§ Отрывок
════════

Мы были счастливы… минут десять. Вдруг он снова звонит. На этот раз действительно смеется:
– Оказывается, там был еще и второй акт. Руфь Марковна (Рома, жена Райкина) нашла еще какие-то бумажки. Но это не имеет значения.
Веселые дела: до развязки еще целый акт — и «не имеет значения!». Но, конечно, мы жаждали увидеть, что получится из нашей пьесы в исполнении Райкина. И если вы думаете, что мы что-то увидели… Таки нет. Только в одном месте райкинского спектакля нам почудилось «что-то около». Сценка называлась «Фиг» — фабрика игрушек. Ни ящиков, ни ученых, ни говорящих кукол. На сцене стояли напольные часы, и Райкин вешал пиджак на маятник. Я был так расстроен, что до сих пор не помню, говорил ли он вообще что-то наше. Но одно запомнилось навсегда: Райкин — не исполнитель, а творец. Высшей пробы профессионал! И пока мы не разгадали профессиональные секреты райкинского театра, все, что могло остаться от нашей драматургии, так это только «Фиг».

════════

§ Фрагменты данных
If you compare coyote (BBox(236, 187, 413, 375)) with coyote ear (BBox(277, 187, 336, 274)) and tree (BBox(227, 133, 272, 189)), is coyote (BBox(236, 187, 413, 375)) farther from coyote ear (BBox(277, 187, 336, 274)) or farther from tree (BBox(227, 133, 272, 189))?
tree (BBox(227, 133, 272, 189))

════════

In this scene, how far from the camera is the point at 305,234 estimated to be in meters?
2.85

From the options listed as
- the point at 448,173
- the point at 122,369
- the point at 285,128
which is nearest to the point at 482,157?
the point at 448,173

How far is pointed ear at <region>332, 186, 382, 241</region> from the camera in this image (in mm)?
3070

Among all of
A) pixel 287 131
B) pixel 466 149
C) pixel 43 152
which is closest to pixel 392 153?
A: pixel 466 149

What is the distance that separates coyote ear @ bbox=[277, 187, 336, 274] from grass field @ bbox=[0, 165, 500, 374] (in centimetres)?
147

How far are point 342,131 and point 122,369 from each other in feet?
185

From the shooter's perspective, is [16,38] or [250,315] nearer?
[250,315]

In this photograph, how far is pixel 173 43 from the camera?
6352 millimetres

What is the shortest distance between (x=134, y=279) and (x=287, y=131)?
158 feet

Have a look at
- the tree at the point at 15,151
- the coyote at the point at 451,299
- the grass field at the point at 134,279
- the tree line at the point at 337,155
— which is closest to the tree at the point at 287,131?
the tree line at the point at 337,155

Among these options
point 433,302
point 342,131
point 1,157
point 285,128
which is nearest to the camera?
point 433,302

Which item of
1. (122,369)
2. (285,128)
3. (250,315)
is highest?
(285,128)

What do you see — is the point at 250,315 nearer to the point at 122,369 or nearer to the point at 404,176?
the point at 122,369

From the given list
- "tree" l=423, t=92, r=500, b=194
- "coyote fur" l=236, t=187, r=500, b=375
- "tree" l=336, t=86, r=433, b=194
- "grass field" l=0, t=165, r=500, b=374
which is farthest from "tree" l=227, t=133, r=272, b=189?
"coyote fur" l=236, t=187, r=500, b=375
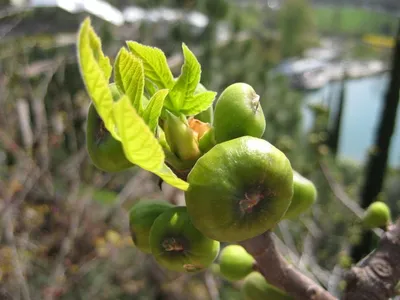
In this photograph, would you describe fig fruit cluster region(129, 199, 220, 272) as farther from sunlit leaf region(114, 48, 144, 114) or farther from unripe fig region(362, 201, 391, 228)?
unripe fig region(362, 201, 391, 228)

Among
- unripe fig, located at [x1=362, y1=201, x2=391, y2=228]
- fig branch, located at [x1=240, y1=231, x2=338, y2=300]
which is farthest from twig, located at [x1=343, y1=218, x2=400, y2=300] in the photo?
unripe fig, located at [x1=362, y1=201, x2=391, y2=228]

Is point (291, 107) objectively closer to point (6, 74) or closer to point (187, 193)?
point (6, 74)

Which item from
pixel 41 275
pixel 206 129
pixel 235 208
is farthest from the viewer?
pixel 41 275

════════

§ Задание 1
Как в отрывке о спектакле Райкина называлась сценка, в которой авторам почудилось «что-то около»?
§ Задание 2
Продолжите отрывок о пьесе для театра Райкина, начав сразу после его последнего предложения.

§ Ответ 1
Сценка называлась «Фиг», то есть фабрика игрушек.

§ Ответ 2
Среди эстрадных авторов ходила байка, как артист-разговорник работает с автором.
– У меня, — говорит артист, — родился гениальный ход для интермедии: выходим мы вдвоем с партнером. Я даю убойную репризу — публика помирает с хохоту. Он, не будь дурак, дает еще более убойную — в публике вообще сплошная ржа. И тогда я «на точку» отмачиваю такое, что публика писает жидким гелием, кишки рвут, на карачках ползают… — словом, номер самоигральный. Тебе, автору, остается всего ничего: придумать эти репризы.
Предполагалось — и для Райкина надо «репризить» по этой байке. Тем более что он говорил:
– Мне приходится бегать наперегонки с самим собой. Первый номер должен быть самым смешным, чтобы зритель завелся. Второй смешнее первого, иначе они вообще не станут смеяться, и дальше по нарастанию, так, чтобы самое смешное — в конце первого отделения, иначе второе отделение не захотят смотреть. А второе отделение, это и ежу ясно, должно быть намного смешнее первого, в нем самый последний номер должен намного перекрыть все предыдущие, иначе в следующий раз люди вообще не придут.
Это у него называлось «раскладывать пасьянс».
И мы, конечно же, изо всех сил старались рассмешить зрителя, а Райкин глядел на нас сонными глазами… Пока рабочие Тулы не подарили ему самовар.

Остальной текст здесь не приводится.